Market outlook 2025: Positioning for change
Market outlook 2025: Positioning for change
As we look ahead to 2025, we are entering a period of significant change, driven by shifts in market dynamics and deeper structural forces. While we remain optimistic on risk assets, success will require nimble portfolio management and careful attention to evolving market conditions. Several powerful supertrends are reshaping the investment environment:
- The changing world order is driving increased government spending on defence, healthcare, and energy infrastructure, suggesting a persistently higher inflation environment.
- The AI Revolution: With the artificial intelligence sector projected to reach US$143 billion by 2027, we are seeing unprecedented opportunities across technology, healthcare, and productivity enhancement.
- The Energy Transition: The shift to sustainable energy requires approximately US$4 trillion in annual investment. This creates opportunities in both established clean energy companies and traditional energy players as they shift toward sustainable solutions.

(Collected data)
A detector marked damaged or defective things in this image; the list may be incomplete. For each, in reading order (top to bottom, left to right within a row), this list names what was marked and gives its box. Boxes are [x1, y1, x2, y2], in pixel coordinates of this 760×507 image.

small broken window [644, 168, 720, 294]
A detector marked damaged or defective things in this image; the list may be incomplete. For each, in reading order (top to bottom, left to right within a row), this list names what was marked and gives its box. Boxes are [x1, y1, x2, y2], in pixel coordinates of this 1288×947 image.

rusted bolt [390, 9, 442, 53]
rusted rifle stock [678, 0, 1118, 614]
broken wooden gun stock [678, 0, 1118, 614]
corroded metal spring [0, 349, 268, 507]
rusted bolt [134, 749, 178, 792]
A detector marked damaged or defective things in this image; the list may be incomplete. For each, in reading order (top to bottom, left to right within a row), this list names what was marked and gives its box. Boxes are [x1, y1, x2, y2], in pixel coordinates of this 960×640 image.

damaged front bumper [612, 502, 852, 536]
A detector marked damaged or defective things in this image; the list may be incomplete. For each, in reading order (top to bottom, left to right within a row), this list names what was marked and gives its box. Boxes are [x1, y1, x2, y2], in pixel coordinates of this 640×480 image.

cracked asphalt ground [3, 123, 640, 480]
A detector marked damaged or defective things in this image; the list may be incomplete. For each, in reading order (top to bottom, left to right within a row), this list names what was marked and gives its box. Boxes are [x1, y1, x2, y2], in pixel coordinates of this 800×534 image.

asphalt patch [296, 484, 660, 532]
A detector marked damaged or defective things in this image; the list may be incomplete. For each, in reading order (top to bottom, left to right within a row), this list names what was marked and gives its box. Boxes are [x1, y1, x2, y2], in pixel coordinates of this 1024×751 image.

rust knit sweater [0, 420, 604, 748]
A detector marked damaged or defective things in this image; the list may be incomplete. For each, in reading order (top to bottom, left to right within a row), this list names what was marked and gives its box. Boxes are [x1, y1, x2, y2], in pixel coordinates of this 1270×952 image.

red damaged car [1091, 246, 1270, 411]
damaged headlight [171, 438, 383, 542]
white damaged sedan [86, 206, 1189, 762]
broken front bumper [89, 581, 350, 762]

* PROBLEM TO WORK ON *
Extend the 2025 market outlook with the passage that would come next after its final sentence.

* RESPONSE FOR THIS EXERCISE *
- Living 2.0: With the over-60 population in developed markets expected to nearly double by 2050, we see compelling opportunities in healthcare, automation, and consumer sectors serving this growing demographic.
Macroeconomics: A year of volatility
Against this backdrop of structural change, the return of President Trump to the White House marks a significant shift in market dynamics. The US economy looks set to maintain its strength in 2025, boosted by Trump's “America First” economic approach. His administration plans to extend the individual tax cuts set to expire in 2025, and further reduce the corporate tax rate from its current level of 21%. Additionally, a broad deregulatory agenda is expected to ease business restrictions and boost consumer confidence, particularly benefiting domestic industries.
While these policies are designed to stimulate domestic growth and improve corporate earnings, they may also contribute to sustained inflationary pressures. For example, Trump has proposed imposing a steep 60% tariffs on Chinese exports and a 10% universal tariff on other trading partners. On immigration, he intends to implement stricter restrictions that could limit labour supply and potentially drive wage inflation. In response, we expect the Federal Reserve (Fed) to keep interest rates higher, pausing its rate-cutting cycle at around 4% in early 2025.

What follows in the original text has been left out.